Given the lack of established biomarkers for microbiome restoration, we are evaluating unidimensional Microbiome Health Indices TM (MHI) to define changes in patient microbiomes after treatment.
We previously presented a prototype MHI for clinical trials of RBX2660—a standardized microbiota restoration therapy in Phase 3 clinical development.
Herein we assessed the utility of the MHI metric on published studies of fecal microbiota transplant (FMT) for treating rCDI.

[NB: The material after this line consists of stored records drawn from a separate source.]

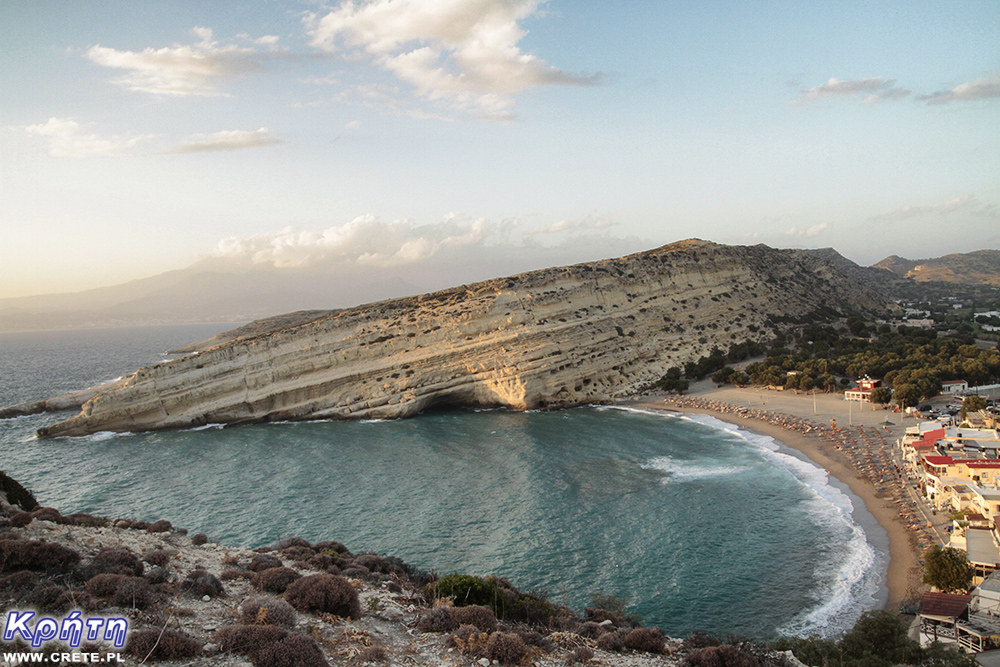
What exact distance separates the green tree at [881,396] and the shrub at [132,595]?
4453cm

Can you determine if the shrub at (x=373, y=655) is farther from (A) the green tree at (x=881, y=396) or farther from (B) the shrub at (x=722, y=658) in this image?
(A) the green tree at (x=881, y=396)

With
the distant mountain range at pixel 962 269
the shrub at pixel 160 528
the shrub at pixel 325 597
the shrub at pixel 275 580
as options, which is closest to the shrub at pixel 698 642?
the shrub at pixel 325 597

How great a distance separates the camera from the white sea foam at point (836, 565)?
613 inches

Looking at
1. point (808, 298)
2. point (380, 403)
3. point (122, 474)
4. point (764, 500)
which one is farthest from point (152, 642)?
point (808, 298)

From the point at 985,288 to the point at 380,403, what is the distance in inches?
6496

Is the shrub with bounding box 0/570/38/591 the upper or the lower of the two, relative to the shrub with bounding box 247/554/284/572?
upper

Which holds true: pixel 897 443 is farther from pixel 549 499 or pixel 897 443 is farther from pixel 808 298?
pixel 808 298

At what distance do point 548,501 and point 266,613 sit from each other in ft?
57.4

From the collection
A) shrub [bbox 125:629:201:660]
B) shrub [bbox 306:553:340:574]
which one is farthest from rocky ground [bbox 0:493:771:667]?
shrub [bbox 306:553:340:574]

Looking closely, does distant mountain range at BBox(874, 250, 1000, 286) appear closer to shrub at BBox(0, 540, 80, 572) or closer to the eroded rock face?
the eroded rock face

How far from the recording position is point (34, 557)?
10.4 meters

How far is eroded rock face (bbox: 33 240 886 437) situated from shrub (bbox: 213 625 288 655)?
37308mm

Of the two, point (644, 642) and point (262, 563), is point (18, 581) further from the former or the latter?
point (644, 642)

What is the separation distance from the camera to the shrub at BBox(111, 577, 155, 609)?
9281 mm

The prototype MHI analysis included 127 RBX2660 product samples and 339 stool samples collected at indicated time points from a total of 176 participants with recurrent CDI who received at least one dose of RBX2660 as part of the PUNCH CD 2 Phase 2B trial (NCT02299570) or the PUNCH Open Label Phase 2 trial (NCT02589847). Success was defined as the absence of CDI at 8 weeks after the last treatment.

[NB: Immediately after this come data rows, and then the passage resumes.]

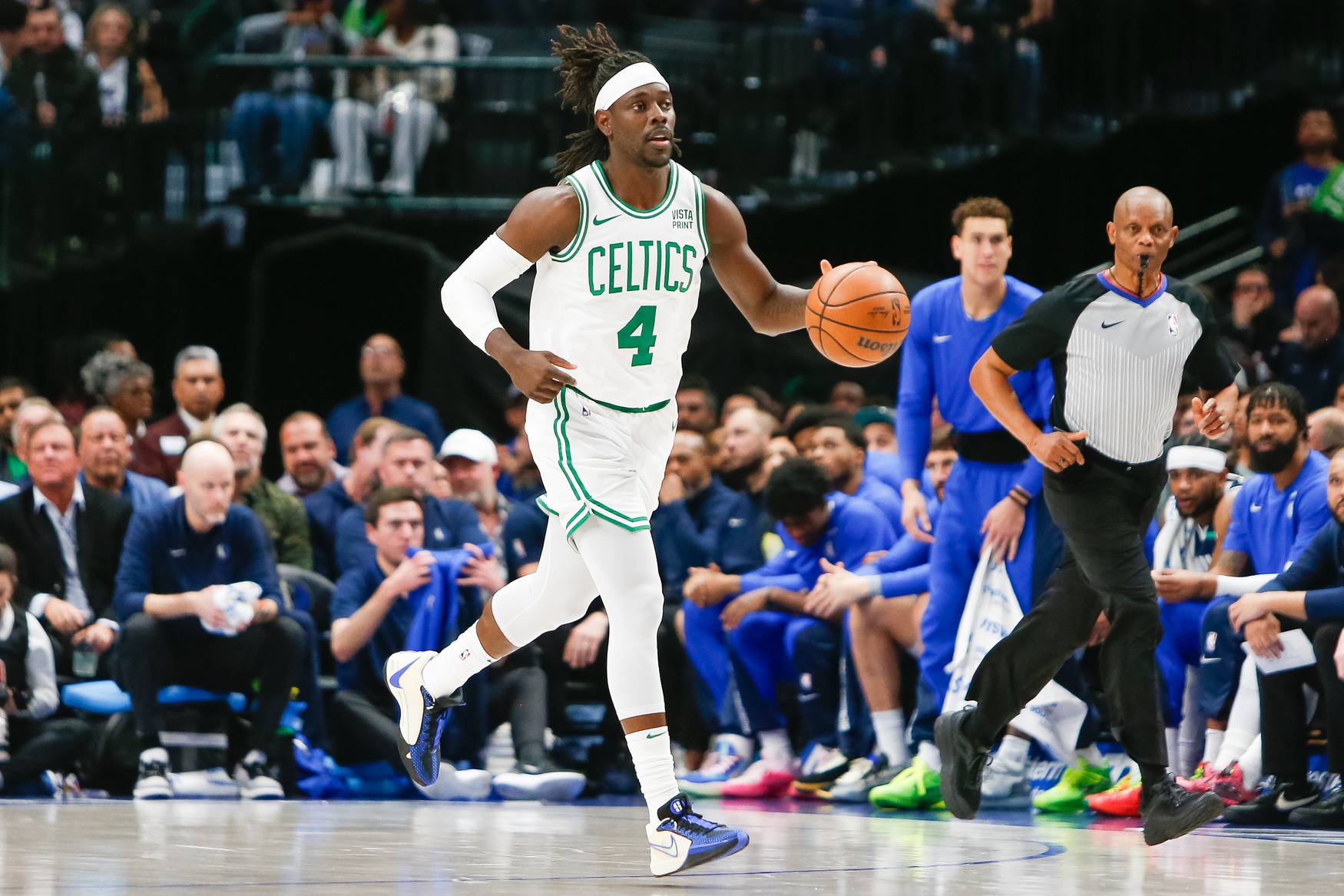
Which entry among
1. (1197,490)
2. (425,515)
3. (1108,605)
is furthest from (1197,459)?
(425,515)

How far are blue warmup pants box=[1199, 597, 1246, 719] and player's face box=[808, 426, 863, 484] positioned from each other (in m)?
2.17

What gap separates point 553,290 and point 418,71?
899 cm

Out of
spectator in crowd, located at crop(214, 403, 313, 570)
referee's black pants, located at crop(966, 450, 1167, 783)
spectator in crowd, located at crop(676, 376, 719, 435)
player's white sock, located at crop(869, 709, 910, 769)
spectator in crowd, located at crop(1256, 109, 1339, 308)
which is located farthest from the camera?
spectator in crowd, located at crop(1256, 109, 1339, 308)

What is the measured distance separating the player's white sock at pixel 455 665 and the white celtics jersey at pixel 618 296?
97cm

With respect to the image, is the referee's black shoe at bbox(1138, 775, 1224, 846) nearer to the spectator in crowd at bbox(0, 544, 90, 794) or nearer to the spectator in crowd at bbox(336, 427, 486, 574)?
the spectator in crowd at bbox(336, 427, 486, 574)

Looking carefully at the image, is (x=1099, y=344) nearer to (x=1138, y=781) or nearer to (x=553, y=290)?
(x=553, y=290)

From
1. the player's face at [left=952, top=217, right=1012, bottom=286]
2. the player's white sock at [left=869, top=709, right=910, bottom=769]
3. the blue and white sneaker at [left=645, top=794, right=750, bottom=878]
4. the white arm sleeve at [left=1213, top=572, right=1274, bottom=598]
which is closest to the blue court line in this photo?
the blue and white sneaker at [left=645, top=794, right=750, bottom=878]

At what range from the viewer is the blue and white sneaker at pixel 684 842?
4941 millimetres

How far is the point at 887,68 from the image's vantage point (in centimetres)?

PUNCH CD2 participant samples underwent 16S sequencing. Data from the PUNCH OL participant samples were generated using a shallow shotgun sequencing that generates taxonomic profiles with species-level resolution (CoreBiome, Minneapolis, MN).
Relative taxonomic abundances at the class level were calculated from OTU data for each time, treatment, outcome group, and the mean and upper/lower confidence limits defined by fitting to a Dirichlet-multinomial distribution using maximum likelihood estimation.
MHI data for the published FMT cohorts were calculated using publicly available data derived from pre- and post-treatment fecal samples.The first external cohort consisted of 14 rCDI patients1, of which four were treated with FMT and provided longitudinal fecal samples. All patients were multi-recurrent CDI and were treated with vancomycin prior to FMT, with a 2-day washout period in which standard colonoscopy prep was administered. FMT, fresh or frozen, was administered via colonoscope. Fecal samples were collected at home and sequenced using standard 16S methodology, and OTU tables are deposited in public database.
The second cohort consisted of 38 rCDI patients with or without codiagnosis of IBD2. FMT was administered by colonoscopy. All patients responded to FMT with respect to resolution of CDI; one recurred within 56 days of FMT, one between 56 days and 1 year, and three beyond 1 year.
MHI is highly effective at monitoring microbiome restoration after FMT, suggesting it as a useful dysbiosis measure beyond RBX2660 trials.
Lower MHI among patients co-diagnosed with IBD suggests the potential utility of MHI beyond rCDI.
Collectively our results continue to support the utility of MHI and its prospective evaluation in ongoing Phase 3 clinical trials.
Weingarden A, González A, Vázquez-Baeza Y, et al. (2015) Dynamic changes in short- and long-term bacterial composition following fecal microbiota transplantation for recurrent Clostridium difficile infection. Microbiome 3:10.
Khanna S, Vazquez-Baeza Y, González A, et al. (2017) Changes inmicrobial ecology after fecal microbiota transplantation for recurrent C. difficile infection affected by underlying inflammatory bowel disease. Microbiome. 5(1):55.